_Data:_
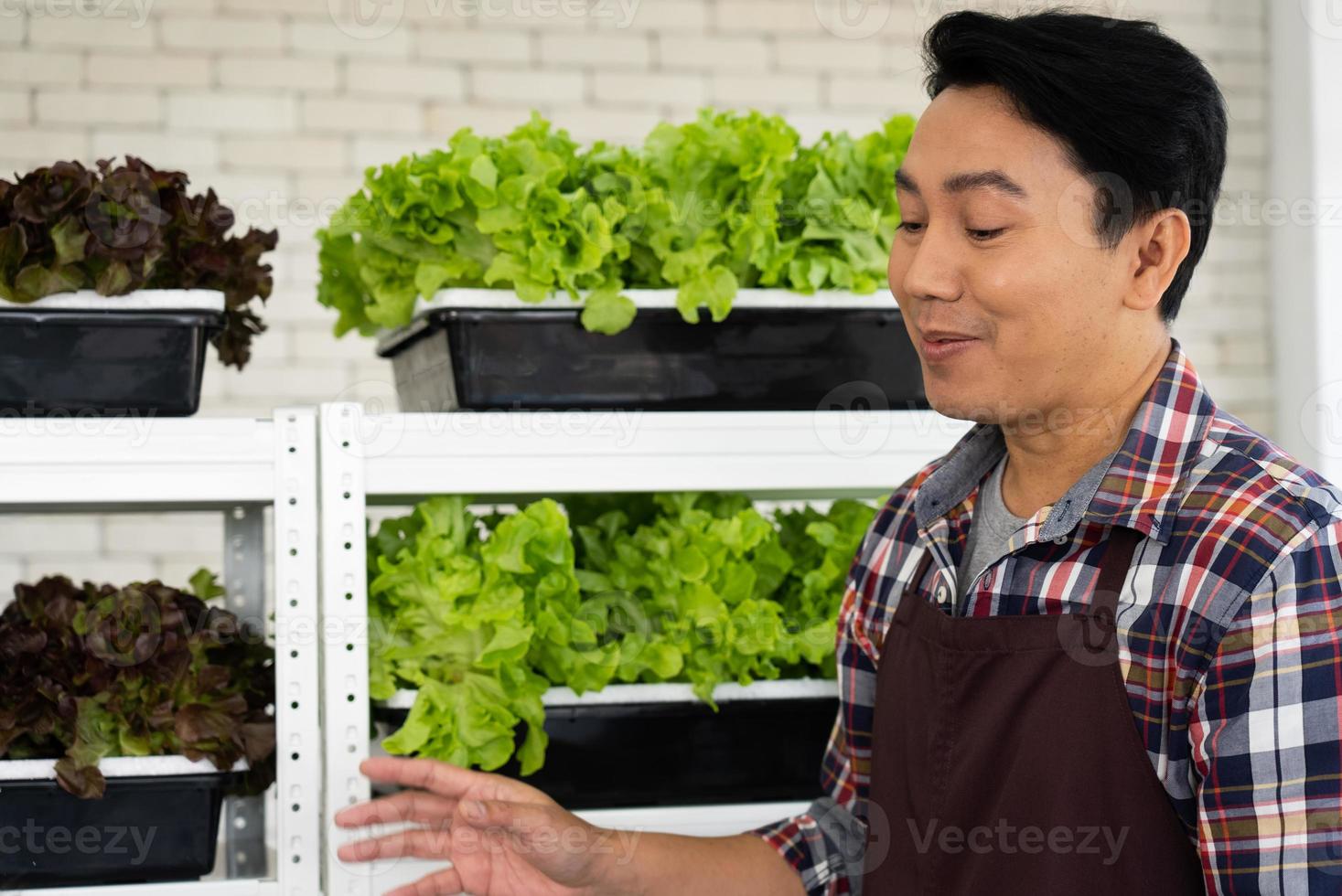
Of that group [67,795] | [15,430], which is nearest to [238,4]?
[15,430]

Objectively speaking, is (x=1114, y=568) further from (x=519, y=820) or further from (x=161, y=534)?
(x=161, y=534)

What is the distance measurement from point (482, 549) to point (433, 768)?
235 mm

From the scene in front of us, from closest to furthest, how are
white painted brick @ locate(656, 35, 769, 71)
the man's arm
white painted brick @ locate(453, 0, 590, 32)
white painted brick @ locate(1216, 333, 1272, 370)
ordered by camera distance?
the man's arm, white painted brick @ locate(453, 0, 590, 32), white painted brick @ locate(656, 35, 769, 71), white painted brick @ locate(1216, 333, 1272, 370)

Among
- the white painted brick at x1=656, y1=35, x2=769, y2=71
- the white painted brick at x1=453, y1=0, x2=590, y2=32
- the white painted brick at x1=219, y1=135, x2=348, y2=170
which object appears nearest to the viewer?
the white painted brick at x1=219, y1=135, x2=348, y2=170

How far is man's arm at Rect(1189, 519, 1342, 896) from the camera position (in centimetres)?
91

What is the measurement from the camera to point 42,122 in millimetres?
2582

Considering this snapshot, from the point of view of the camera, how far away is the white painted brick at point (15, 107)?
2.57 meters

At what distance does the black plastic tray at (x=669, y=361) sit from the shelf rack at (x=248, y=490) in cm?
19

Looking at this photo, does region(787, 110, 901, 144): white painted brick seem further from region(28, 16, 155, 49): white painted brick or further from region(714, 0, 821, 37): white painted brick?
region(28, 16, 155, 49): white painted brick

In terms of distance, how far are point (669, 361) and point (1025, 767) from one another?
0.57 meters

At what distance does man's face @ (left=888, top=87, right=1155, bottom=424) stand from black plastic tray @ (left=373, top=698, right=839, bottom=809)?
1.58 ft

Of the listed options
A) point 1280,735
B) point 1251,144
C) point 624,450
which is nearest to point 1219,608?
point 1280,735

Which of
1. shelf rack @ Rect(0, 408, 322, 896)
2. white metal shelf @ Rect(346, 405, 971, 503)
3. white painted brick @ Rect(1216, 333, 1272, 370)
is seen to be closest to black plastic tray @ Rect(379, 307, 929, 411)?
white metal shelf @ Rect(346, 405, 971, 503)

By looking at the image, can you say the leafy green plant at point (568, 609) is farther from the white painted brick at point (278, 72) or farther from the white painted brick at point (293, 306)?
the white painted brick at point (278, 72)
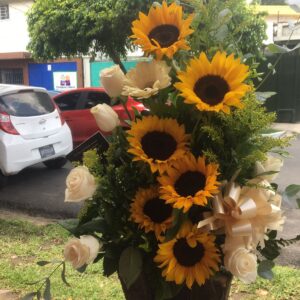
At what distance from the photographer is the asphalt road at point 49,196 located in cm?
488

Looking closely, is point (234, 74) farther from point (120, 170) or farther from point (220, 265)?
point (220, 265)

_Aim:_ Copy the stretch from the line containing "Objectively speaking, is" through the line containing "the man's arm, white", reproducing each line word for word.

_Completed exercise:_
Objectively speaking, is (x=1114, y=568) further from (x=519, y=820) or further from (x=161, y=534)?
(x=161, y=534)

What is the distance measurement from point (482, 549) to point (433, 768)?
235 mm

From the scene in front of us, from closest to furthest, how are
white painted brick @ locate(656, 35, 769, 71)
the man's arm
white painted brick @ locate(453, 0, 590, 32)
white painted brick @ locate(1216, 333, 1272, 370)
ordered by camera distance?
the man's arm, white painted brick @ locate(453, 0, 590, 32), white painted brick @ locate(656, 35, 769, 71), white painted brick @ locate(1216, 333, 1272, 370)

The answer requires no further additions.